_Problem:_
From the trade fact check, copy the part that begins with the words containing "The Trans-Pacific Partnership, which" and ends with "NAFTA’s key provisions.", keeping its wording unchanged.

_Document extract:_
+++++
Facts First: It is not impossible for the US to export cars to Europe. According to a European Automobile Manufacturers’ Association report in 2019: “Today, the US is the fourth biggest exporter of cars to the European Union: 19% of the total value of US car exports heads for the EU, representing 12% of EU car imports by value.” The EU’s Eurostat statistical office says that car imports from the US hit a new peak in 2019, about 9 billion Euro (about $10 billion at current exchange rates).

The size of the USMCA

“But USMCA is actually the largest trade deal ever made anywhere in the world. People don’t realize the amount of mon- – of business that we do with Canada and with Mexico is monumental. It’s the biggest trade deal in the world.” – May 19 remarks at Cabinet meeting

Facts First: “Biggest” can be defined in different ways, but trade experts say the USMCA was not the biggest trade deal in US history. “Since ‘biggest trade deal’ has no standard meaning, it may be possible to justify his statements by constructing a measure that fits it and by limiting the number of trade agreements that one compares to. But by any sensible interpretation, he’s wrong,” said Alan Deardorff, a University of Michigan professor of international economics who focuses on trade. Deardorff said that both the USMCA and Trump’s trade deal with China, “measured in terms of the volume of trade that they cover, are smaller than the Trans-Pacific Partnership that Obama negotiated, and much smaller than the Uruguay Round that created the World Trade Organization.”

The free trade agreement between Japan and the European Union, which came into effect in 2019, covered more people than the USMCA: more than 600 million compared to less than 500 million.

The Trans-Pacific Partnership, which Trump pulled the US out of upon taking office, included all three countries that were part of the USMCA, plus nine additional countries. It’s also worth noting that the USMCA is not an entirely new agreement. It is an update to NAFTA, which took effect in 1994, and retains many of NAFTA’s key provisions.
+++++
_Excerpted data:_
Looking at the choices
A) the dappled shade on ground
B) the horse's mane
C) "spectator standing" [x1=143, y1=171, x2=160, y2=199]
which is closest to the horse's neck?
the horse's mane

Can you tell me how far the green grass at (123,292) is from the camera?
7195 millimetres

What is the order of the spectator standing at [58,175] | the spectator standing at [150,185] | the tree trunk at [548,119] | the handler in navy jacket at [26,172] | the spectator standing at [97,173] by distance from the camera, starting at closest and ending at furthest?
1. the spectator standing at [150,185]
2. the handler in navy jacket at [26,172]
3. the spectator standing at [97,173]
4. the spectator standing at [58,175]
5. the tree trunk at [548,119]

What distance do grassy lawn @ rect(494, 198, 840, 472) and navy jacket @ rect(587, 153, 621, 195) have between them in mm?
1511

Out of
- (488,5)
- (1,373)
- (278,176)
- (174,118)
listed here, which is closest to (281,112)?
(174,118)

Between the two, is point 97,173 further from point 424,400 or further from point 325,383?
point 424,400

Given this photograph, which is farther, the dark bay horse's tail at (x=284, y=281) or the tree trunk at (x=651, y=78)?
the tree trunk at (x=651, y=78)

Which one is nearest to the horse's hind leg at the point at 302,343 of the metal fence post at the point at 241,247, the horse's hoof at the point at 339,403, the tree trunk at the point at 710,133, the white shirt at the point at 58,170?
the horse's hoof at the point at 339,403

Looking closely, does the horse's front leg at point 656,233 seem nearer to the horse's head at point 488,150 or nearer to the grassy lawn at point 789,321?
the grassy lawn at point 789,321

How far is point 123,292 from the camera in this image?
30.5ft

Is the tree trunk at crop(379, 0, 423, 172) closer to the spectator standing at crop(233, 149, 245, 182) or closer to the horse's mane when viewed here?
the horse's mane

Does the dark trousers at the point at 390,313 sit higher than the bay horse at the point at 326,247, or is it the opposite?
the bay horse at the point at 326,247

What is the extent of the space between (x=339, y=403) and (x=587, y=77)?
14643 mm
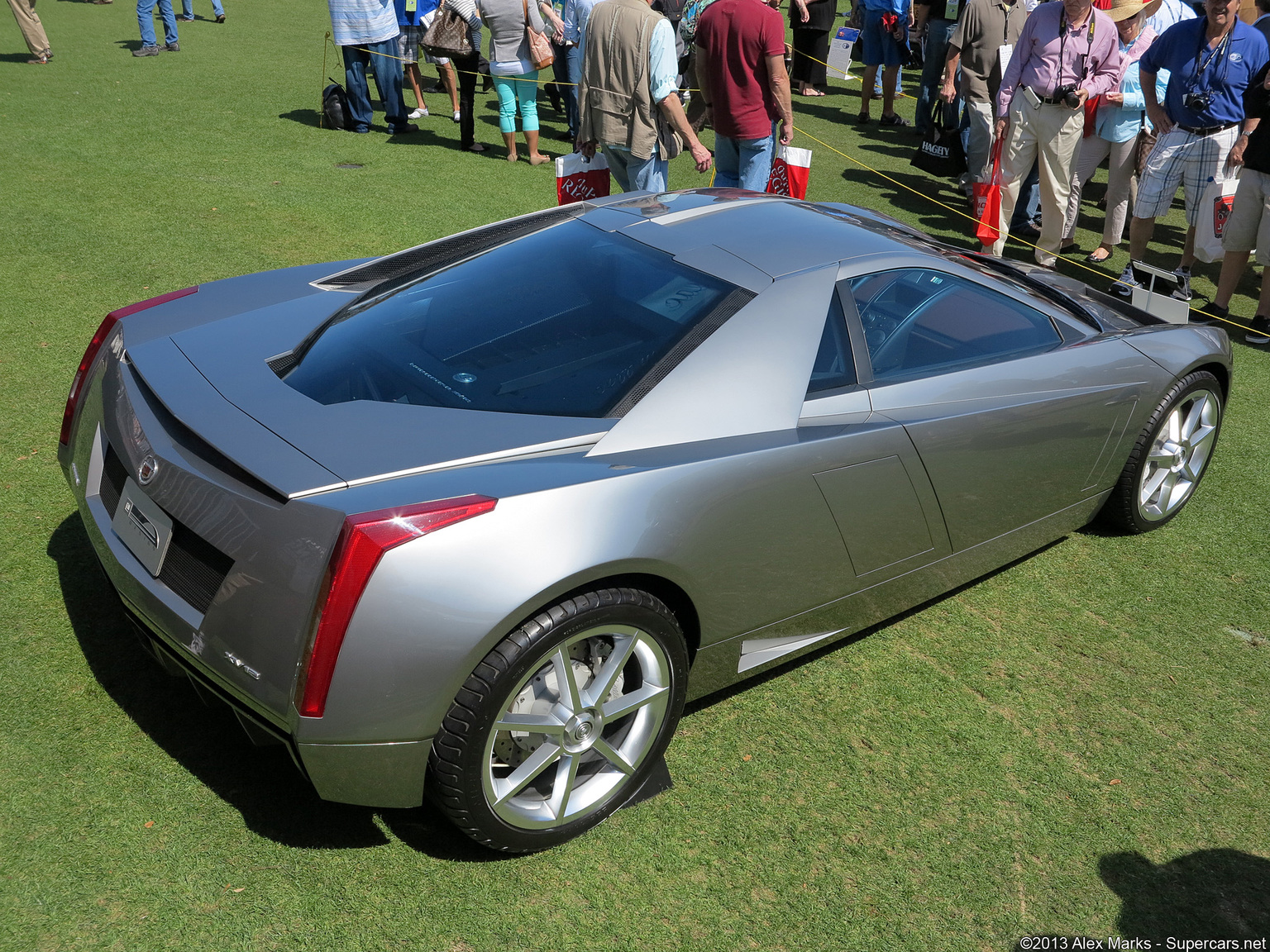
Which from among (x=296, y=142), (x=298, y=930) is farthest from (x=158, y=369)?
(x=296, y=142)

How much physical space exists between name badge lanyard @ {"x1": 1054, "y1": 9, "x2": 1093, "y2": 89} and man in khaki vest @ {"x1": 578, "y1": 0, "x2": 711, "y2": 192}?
2576 millimetres

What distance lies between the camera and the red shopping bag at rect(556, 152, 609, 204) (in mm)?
6527

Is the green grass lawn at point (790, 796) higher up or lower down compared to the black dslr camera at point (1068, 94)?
+++++
_Result of this exercise:_
The Trans-Pacific Partnership, which Trump pulled the US out of upon taking office, included all three countries that were part of the USMCA, plus nine additional countries. It’s also worth noting that the USMCA is not an entirely new agreement. It is an update to NAFTA, which took effect in 1994, and retains many of NAFTA’s key provisions.